- [STATED EXERCISE]: Reproduce verbatim the stretch of the records from the line containing "How distant from" through the end of the records.

+ + +

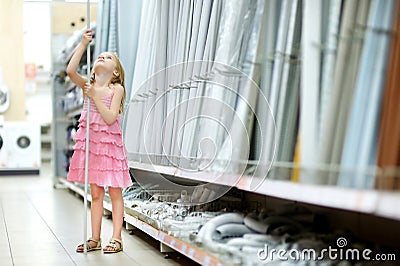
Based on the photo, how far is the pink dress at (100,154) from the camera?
3131 millimetres

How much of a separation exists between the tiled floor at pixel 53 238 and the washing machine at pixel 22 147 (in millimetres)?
3994

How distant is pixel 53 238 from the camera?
3623 millimetres

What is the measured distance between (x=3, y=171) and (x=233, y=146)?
8.05 meters

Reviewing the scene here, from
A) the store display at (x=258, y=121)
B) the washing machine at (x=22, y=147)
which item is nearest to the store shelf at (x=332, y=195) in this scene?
the store display at (x=258, y=121)

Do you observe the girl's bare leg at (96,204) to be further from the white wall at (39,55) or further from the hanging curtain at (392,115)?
the white wall at (39,55)

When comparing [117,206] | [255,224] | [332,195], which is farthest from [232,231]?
[117,206]

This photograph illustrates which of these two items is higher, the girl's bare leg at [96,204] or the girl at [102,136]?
the girl at [102,136]

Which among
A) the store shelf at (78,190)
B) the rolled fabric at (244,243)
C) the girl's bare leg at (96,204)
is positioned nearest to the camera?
the rolled fabric at (244,243)

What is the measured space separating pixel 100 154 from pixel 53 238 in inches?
30.6

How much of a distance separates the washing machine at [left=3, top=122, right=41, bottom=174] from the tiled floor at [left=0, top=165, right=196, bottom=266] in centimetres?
399

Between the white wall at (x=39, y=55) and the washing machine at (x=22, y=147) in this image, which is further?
the white wall at (x=39, y=55)

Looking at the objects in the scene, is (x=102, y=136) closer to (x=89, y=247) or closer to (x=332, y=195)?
(x=89, y=247)

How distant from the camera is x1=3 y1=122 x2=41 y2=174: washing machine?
992 cm

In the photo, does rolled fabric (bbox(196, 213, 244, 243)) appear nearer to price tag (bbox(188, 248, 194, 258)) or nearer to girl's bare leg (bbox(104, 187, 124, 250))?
price tag (bbox(188, 248, 194, 258))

+ + +

- [FINAL ANSWER]:
How distant from the camera is x1=3 y1=122 x2=41 y2=174: washing machine?
992 cm

In the photo, does rolled fabric (bbox(196, 213, 244, 243)) appear nearer to price tag (bbox(188, 248, 194, 258)) or nearer to girl's bare leg (bbox(104, 187, 124, 250))?
price tag (bbox(188, 248, 194, 258))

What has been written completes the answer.